Lord Salisbury ne lui a pas donné beaucoup plus, lorsque des membres de la Chambre des communes, partisans de mesures législatives en faveur de l’agriculture, vinrent lui présenter, avant l’ouverture de la session, un long mémoire sur les moyens de parer à la détresse agricole : pensions de l’Etat pour les vieillards, réduction des taxes foncières, marques d’origine sur les produits étrangers, déclaration de guerre à tous les genres de fraude sur la qualité et l’origine des produits, extension des pouvoirs du Bureau de l’agriculture, etc. Fait à peine croyable, il n’était, dans ce document, fait mention ni du bimétallisme ni de la protection.
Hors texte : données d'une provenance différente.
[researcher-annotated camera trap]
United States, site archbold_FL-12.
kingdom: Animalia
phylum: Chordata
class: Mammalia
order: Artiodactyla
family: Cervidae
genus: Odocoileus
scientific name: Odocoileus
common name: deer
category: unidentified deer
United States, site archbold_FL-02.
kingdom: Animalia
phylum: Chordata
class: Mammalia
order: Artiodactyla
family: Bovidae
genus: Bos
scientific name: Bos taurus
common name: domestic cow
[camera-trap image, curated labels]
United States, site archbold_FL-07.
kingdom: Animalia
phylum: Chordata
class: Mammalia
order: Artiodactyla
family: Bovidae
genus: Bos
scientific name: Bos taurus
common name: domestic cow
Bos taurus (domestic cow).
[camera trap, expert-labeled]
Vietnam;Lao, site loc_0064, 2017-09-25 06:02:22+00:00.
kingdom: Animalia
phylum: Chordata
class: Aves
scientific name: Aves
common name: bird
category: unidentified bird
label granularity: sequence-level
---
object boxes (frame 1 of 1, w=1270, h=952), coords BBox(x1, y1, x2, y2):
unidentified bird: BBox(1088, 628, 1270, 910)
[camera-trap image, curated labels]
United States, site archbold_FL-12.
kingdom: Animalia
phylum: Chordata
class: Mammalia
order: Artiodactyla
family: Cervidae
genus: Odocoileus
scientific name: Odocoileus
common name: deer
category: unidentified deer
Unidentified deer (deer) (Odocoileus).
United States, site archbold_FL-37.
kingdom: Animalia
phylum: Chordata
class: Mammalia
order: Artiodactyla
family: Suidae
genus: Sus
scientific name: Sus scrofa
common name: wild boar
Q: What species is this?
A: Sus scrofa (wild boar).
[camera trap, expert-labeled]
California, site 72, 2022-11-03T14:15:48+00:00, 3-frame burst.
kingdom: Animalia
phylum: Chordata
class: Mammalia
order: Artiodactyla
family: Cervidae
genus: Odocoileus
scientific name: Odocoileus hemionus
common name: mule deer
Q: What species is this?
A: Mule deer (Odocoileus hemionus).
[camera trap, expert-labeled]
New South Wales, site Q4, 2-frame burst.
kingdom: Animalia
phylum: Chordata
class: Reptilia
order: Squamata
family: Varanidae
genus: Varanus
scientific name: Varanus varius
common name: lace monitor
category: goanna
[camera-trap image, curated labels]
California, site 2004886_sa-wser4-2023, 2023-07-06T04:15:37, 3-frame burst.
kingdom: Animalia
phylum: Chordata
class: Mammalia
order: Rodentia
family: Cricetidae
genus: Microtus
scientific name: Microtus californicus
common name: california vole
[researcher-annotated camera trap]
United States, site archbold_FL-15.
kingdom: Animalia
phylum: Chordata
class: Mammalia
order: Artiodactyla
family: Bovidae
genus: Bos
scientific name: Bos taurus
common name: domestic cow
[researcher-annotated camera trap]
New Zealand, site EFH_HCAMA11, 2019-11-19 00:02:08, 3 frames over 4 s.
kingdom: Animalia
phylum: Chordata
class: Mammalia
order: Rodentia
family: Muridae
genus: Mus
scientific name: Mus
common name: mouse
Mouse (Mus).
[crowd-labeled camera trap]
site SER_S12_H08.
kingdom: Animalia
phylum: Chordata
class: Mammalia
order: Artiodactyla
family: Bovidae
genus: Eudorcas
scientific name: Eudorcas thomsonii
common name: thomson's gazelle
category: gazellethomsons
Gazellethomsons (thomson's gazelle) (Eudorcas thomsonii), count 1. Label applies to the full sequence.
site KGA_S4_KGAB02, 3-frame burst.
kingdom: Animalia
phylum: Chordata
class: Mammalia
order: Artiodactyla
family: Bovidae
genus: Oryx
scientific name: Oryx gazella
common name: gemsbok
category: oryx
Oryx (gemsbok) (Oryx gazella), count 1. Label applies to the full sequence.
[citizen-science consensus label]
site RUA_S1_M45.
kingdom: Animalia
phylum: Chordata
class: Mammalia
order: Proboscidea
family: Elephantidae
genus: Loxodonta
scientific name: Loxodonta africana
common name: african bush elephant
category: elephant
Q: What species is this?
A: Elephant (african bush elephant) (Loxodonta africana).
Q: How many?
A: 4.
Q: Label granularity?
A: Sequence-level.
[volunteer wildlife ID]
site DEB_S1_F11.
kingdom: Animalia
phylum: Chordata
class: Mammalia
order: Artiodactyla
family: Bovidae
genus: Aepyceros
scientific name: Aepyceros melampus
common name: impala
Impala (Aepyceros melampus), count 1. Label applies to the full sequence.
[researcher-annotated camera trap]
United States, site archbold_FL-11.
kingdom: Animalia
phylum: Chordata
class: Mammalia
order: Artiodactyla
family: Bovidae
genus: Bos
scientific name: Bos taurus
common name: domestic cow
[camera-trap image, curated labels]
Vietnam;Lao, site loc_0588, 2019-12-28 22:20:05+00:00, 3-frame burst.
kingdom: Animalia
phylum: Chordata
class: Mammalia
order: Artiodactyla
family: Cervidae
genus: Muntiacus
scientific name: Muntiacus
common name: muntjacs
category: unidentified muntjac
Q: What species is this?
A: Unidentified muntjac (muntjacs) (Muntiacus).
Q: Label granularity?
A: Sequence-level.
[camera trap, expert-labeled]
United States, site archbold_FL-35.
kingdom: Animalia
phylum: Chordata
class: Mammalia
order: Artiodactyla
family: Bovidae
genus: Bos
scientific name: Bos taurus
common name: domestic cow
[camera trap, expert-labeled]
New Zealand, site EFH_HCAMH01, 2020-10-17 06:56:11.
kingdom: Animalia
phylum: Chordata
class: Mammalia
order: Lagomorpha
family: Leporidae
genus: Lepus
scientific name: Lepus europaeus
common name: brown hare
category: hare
Le premier ministre couvrit d’eau bénite de cour les délégués de l’agriculture souffrante ; il les assura de la profonde, de l’anxieuse sympathie du gouvernement, parla de la sévérité de l’épreuve que traversait cette grande industrie nationale, insista sur la faiblesse du pouvoir curateur de la législation, et, finalement, promit d’insérer dans les propositions ministérielles de 1896 les mesures qui paraîtraient le plus propres à procurer le soulagement désiré.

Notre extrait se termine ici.